__EXTRACTED TEXT__.
•••
In our experiments, we demonstrated the practical applications and benefits of Hydra LLMs with zero-shot translation: Hydra LLMs achieved state-of-the-art performance in zero-shot translation tasks. For example, the model trained with English and Tatar not only excelled in direct translation tasks but also showed remarkable ability in translating between languages not directly trained together, such as Russian to Tatar.

Zero-shot translation results for Hydra LLMs. Some knowledge of Tatar is useful, but a reference translation is provided at the top.

Conclusion

By leveraging existing high-resource language models, our Trans-Tokenization approach enables the adaptation of these high-resource models to new languages with significantly reduced computational costs and time, all while maintaining a language-specific tokenizer. We showed that this method can be used to create high-quality language models for low-resource languages, such as Dutch, Armenian, and Tatar, with minimal pre-training data. The resulting models demonstrated competitive performance across various NLP tasks.

Our development of Hydra LLMs further exemplifies the practical application of this methodology, enabling a single model framework to process multiple languages in parallel. This architecture was particularly effective in zero-shot translation tasks, where it managed to outperform existing models despite the minimal direct training on target languages. These results underline the potential of multi-head models in managing different tokenizer's within a unified system, offering a path toward more versatile and economically viable NLP solutions.
•••
__LISTED RECORDS__.
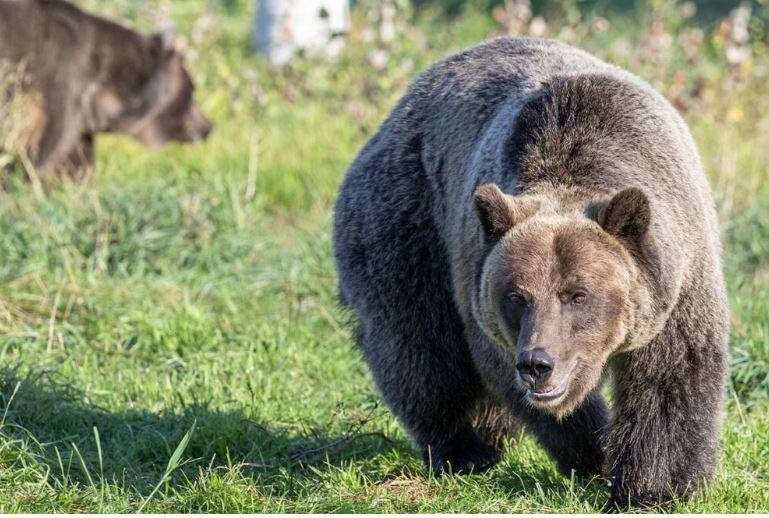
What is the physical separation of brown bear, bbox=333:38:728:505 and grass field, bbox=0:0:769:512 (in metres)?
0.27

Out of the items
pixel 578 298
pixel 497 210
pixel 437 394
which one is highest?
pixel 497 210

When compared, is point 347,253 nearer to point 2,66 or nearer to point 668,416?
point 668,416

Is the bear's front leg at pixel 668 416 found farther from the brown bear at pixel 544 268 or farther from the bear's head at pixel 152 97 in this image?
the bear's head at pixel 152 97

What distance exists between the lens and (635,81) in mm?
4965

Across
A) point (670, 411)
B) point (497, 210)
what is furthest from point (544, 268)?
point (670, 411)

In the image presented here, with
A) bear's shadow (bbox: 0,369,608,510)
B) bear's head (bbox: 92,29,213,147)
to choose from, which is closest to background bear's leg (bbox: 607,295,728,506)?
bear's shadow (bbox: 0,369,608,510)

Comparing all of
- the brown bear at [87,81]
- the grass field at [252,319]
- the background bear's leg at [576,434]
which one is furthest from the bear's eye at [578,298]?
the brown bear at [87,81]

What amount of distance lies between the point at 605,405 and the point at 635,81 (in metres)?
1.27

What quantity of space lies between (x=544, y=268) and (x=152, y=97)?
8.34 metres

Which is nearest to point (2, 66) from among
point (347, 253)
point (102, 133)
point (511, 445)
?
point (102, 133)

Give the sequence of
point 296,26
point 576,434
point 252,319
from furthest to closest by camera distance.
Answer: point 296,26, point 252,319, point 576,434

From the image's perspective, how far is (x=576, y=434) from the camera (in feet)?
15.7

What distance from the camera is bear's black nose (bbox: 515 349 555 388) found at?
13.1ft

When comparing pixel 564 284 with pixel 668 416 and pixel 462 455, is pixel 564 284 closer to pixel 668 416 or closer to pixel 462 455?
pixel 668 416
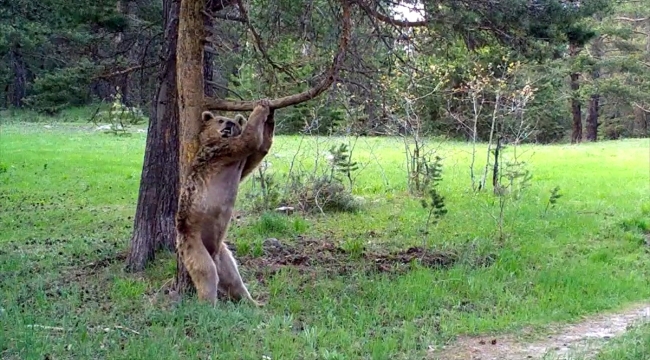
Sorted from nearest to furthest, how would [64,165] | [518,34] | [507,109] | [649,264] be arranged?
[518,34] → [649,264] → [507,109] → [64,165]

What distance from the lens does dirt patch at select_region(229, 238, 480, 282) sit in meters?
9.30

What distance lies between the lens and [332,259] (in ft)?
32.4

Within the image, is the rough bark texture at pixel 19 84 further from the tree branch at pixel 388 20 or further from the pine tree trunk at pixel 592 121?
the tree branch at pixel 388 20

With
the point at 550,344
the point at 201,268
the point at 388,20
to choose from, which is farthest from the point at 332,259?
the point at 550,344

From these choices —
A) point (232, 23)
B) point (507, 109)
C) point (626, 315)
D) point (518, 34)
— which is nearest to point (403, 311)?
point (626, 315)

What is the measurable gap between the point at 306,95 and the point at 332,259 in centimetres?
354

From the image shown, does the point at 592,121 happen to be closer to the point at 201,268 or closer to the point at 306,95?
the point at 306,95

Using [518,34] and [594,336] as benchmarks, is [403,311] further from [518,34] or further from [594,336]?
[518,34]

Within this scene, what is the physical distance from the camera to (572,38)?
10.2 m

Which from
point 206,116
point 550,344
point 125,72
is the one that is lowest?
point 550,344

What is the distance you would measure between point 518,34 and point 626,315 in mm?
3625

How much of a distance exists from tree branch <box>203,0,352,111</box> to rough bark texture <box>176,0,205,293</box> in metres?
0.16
•••
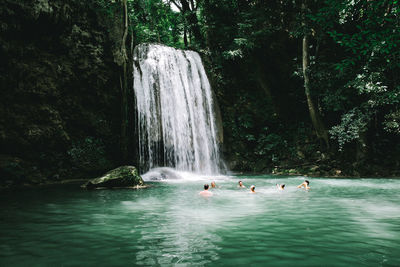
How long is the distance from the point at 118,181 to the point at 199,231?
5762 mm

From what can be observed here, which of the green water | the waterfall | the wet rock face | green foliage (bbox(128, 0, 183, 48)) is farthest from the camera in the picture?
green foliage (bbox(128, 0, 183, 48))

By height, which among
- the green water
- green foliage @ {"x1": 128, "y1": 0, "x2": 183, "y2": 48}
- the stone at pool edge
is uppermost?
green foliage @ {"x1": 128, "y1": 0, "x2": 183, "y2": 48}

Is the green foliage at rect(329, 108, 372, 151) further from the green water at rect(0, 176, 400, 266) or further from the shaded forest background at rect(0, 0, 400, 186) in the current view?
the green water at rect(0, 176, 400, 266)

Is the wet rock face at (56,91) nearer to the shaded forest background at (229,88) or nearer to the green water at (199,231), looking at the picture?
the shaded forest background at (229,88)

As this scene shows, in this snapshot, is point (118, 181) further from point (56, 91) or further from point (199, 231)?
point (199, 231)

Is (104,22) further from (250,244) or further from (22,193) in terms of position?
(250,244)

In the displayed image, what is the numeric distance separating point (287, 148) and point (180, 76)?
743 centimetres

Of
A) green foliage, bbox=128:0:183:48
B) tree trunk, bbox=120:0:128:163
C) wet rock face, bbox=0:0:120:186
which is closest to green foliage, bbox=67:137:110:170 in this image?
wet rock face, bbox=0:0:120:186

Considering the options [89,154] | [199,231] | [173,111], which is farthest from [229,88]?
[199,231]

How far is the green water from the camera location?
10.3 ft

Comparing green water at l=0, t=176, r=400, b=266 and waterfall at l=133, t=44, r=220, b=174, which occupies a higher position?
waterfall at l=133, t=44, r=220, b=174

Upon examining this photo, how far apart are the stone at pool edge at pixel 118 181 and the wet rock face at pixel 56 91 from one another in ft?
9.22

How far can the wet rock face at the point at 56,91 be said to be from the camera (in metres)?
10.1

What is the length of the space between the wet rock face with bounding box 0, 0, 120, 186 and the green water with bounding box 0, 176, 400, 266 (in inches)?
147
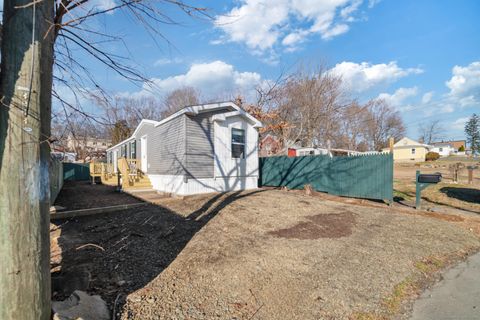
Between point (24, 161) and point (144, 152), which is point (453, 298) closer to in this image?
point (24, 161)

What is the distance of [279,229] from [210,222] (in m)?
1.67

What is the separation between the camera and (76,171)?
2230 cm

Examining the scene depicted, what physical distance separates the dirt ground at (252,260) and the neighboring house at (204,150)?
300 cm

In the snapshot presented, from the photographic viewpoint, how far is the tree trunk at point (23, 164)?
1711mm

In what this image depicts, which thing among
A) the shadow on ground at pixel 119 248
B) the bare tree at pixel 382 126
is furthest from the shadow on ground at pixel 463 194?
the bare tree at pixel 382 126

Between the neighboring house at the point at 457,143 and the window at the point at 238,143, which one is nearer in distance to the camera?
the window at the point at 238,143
•••
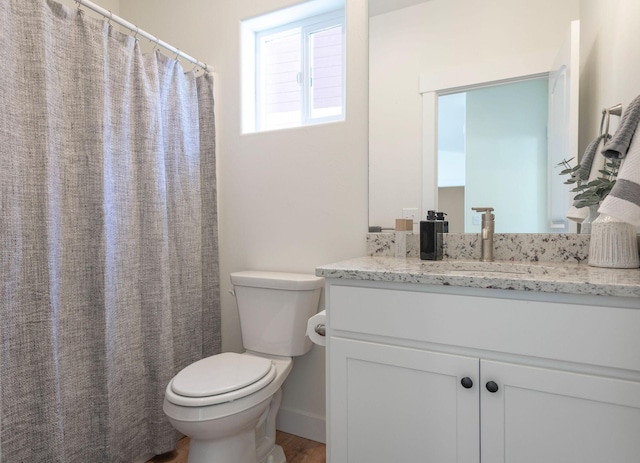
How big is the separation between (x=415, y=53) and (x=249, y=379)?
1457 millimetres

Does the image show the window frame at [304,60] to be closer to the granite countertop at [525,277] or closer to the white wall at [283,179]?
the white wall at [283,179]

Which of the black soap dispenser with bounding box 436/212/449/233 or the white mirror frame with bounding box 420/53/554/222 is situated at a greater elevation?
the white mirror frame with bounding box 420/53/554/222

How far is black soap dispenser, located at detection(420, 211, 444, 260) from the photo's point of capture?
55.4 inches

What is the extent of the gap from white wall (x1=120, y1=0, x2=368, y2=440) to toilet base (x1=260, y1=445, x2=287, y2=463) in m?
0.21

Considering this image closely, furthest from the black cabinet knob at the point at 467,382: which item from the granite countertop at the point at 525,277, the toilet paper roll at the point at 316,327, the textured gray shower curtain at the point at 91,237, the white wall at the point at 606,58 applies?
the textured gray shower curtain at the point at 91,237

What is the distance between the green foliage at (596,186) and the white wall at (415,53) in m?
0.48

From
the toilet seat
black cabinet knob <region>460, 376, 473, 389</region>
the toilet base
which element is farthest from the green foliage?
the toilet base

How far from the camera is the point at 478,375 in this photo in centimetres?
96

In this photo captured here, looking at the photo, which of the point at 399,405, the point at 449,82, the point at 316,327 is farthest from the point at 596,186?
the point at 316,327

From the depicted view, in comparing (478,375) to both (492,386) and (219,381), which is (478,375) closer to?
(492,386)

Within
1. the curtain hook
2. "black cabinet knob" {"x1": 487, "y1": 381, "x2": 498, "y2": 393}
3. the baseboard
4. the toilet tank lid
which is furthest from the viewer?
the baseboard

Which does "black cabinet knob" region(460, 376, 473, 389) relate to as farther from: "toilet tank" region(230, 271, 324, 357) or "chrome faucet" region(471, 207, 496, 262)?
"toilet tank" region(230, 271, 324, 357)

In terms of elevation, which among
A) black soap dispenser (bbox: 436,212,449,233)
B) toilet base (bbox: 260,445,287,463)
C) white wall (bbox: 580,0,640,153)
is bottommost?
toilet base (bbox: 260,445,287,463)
•••
__TASKS TO PERFORM__.
1 - Which low-resource languages does the Trans-Tokenization text name as examples for creating high-quality language models?
2 - Continue the Trans-Tokenization text from its final sentence.
The listing is unrelated to the Trans-Tokenization text.

__ANSWERS BELOW__.
1 - Dutch, Armenian, and Tatar.

2 -
By publishing these findings, we hope to encourage further research into model adaptation techniques and monolingual model deployment, especially for languages with limited resources.

Acknowledgements

This research has been funded by the Flanders AI Research Programme and FWO. We would like to thank the KU Leuven, the Flemish Supercomputer Center (VSC) and UGent for their support and collaboration.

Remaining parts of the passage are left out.